Exercise instructions →
Copy the lines between the one holding "How far does" and the one holding "How far are", inclusive, with no changes.

Material supplied →

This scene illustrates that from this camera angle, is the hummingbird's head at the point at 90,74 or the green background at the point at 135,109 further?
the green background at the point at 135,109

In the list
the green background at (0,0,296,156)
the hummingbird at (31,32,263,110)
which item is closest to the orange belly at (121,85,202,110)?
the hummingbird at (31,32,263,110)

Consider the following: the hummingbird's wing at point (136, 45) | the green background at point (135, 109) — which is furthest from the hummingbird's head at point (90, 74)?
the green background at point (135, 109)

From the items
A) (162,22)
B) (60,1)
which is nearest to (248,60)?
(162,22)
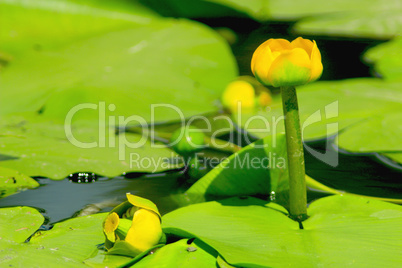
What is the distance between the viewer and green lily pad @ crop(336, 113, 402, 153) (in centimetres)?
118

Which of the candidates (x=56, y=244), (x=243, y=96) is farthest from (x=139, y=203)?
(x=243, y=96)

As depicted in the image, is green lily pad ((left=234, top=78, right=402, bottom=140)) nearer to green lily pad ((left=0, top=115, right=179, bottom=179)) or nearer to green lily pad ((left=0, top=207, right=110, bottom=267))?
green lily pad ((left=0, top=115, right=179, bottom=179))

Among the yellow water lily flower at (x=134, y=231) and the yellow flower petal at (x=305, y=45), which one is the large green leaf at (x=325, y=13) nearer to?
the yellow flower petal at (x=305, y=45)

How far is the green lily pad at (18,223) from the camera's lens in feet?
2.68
* * *
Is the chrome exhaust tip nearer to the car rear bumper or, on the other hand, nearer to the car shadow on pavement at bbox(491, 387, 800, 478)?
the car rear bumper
---
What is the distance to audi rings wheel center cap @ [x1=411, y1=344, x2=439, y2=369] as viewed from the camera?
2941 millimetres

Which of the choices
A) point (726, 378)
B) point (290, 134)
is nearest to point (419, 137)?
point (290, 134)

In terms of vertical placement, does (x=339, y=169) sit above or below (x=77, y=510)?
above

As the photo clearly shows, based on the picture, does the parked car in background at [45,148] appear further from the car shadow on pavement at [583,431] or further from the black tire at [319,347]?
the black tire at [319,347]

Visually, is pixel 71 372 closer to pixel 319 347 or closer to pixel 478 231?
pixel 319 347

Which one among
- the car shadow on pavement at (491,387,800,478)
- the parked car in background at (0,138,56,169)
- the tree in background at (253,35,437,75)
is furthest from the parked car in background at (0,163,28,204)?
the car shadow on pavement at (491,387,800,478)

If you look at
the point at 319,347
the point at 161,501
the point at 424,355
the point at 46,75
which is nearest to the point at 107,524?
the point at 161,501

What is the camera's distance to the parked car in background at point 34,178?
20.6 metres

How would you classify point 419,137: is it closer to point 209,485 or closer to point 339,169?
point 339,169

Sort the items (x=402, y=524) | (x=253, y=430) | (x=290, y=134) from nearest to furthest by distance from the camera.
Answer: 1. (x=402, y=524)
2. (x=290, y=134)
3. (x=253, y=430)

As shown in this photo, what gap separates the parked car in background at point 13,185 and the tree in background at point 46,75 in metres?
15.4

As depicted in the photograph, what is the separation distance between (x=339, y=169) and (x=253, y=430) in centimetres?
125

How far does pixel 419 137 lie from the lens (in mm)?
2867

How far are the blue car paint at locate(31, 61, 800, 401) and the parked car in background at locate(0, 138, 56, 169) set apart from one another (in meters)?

Written response →
How far does pixel 419 137 lie from the lens (in mm)?
2867

How far are the blue car paint at locate(31, 61, 800, 401) and the parked car in background at locate(0, 138, 56, 169) set apart from one another (in meters)?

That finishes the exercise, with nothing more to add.